Originally Posted By: uc50ic4more
Originally Posted By: Mystic
Nobody even knows today if they did have a backdoor for a while in OpenBSD.
Good heavens, no. Theo De Raadt, the main OpenBSD developer, is a staunch proponent of privacy and security. OpenBSD is by a long shot the most audited and meticulously (read: pathologically) developed OS's on the planet. Theo is also, by all accounts, nowhere near very friendly and I cannot imagine some soulless police-state suit from the NSA having his attention for too long without being unceremoniously shown the door. OpenBSD is also Canadian so they are not under the authority of the U.S. government.

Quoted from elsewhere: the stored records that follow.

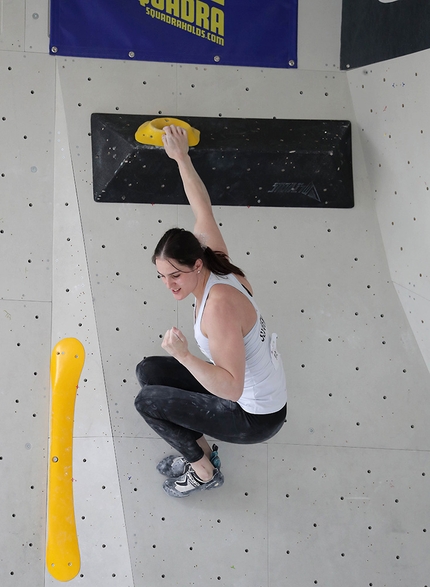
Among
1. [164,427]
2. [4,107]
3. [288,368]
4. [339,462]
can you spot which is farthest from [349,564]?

The BSD family of OS's are also developed in a much more tightly integrated manner than Linux. Linux-based OS's are cobbled-together projects with a kernel (Linux), userland tools (usually from GNU) and user applications from a variety of developers. How they are cobbled together by the enormously large number of distributions and organizations producing them is anarchic and highly chaotic; some are secure and stable, others are bleeding-edge and crashy. The BSD's, in contrast, are an entire OS (kernel + userland utilities) with the applications running atop it. There is a lot more auditing, a lot more consistency and standardization of the code base and fewer developers.
There was a claim in 2010 of the FBI trying to backdoor OpenBSD.
http://www.cnet.com/news/report-of-fbi-back-door-roils-openbsd-community/
I'm surprised the recent events somehow are a 'revelation' to what is being attempted.
An ATT employee reported in 2006 that he spliced an optic cable into a gov't installation.
http://en.wikipedia.org/wiki/Room_641A
US phone companies provide data to US gov't without a warrant the response is to retroactively protect the phone company's from lawsuits.
http://en.wikipedia.org/wiki/Hepting_v._AT%26T
It is unclear why mass amnesia takes place every few years.
Snowden did not have to reveal anything, we needed a conscious populace to add 1 and 1 and get two.